──────── Recorded data

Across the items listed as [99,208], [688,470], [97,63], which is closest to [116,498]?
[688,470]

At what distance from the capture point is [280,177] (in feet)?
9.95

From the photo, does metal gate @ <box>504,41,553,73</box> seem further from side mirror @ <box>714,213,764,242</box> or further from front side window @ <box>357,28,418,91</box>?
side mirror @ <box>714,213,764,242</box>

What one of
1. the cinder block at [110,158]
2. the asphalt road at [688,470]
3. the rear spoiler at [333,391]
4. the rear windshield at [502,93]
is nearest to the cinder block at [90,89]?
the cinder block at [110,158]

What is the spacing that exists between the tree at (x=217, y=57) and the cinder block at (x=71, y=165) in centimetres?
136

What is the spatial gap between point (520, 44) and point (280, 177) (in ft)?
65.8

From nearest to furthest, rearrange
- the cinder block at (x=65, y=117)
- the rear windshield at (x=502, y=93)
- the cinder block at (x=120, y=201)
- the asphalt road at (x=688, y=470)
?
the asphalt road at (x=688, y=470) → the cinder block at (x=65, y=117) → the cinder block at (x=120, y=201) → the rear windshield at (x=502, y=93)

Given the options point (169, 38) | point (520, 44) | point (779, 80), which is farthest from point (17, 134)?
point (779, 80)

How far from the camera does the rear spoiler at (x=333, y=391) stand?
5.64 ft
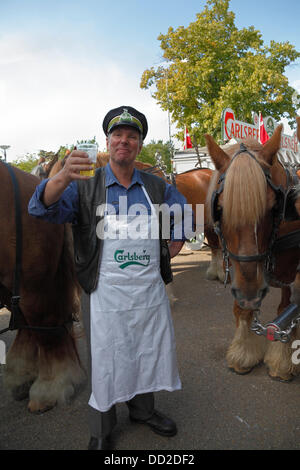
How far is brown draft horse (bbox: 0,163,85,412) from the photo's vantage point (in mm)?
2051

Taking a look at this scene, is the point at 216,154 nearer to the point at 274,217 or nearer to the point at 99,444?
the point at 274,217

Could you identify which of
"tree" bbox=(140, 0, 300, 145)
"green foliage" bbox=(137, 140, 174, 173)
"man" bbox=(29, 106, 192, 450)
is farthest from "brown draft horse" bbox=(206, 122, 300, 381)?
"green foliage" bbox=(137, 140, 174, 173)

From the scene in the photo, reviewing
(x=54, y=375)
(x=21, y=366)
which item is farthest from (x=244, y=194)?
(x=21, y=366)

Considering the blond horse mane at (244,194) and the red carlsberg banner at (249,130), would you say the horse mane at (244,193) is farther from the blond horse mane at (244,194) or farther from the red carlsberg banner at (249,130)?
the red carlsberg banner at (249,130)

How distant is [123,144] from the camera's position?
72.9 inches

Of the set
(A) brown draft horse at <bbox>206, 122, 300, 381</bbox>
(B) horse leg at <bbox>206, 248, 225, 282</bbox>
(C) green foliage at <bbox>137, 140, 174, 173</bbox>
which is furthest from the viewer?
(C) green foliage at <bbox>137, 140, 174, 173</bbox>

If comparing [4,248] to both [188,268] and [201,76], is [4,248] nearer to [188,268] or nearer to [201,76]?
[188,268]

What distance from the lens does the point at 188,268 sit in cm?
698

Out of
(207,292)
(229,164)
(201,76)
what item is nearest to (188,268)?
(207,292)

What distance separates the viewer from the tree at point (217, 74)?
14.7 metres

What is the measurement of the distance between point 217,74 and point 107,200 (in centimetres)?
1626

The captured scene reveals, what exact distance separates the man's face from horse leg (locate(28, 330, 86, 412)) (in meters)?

────────────────

### Directive
Can you copy the stretch from the line containing "From nearest to furthest, rearrange" through the line containing "the asphalt road at (x=688, y=470) →", both included, without changing a character?

### Response
From nearest to furthest, rearrange
- the cinder block at (x=65, y=117)
- the rear windshield at (x=502, y=93)
- the cinder block at (x=120, y=201)
- the asphalt road at (x=688, y=470)
?
the asphalt road at (x=688, y=470) → the cinder block at (x=65, y=117) → the cinder block at (x=120, y=201) → the rear windshield at (x=502, y=93)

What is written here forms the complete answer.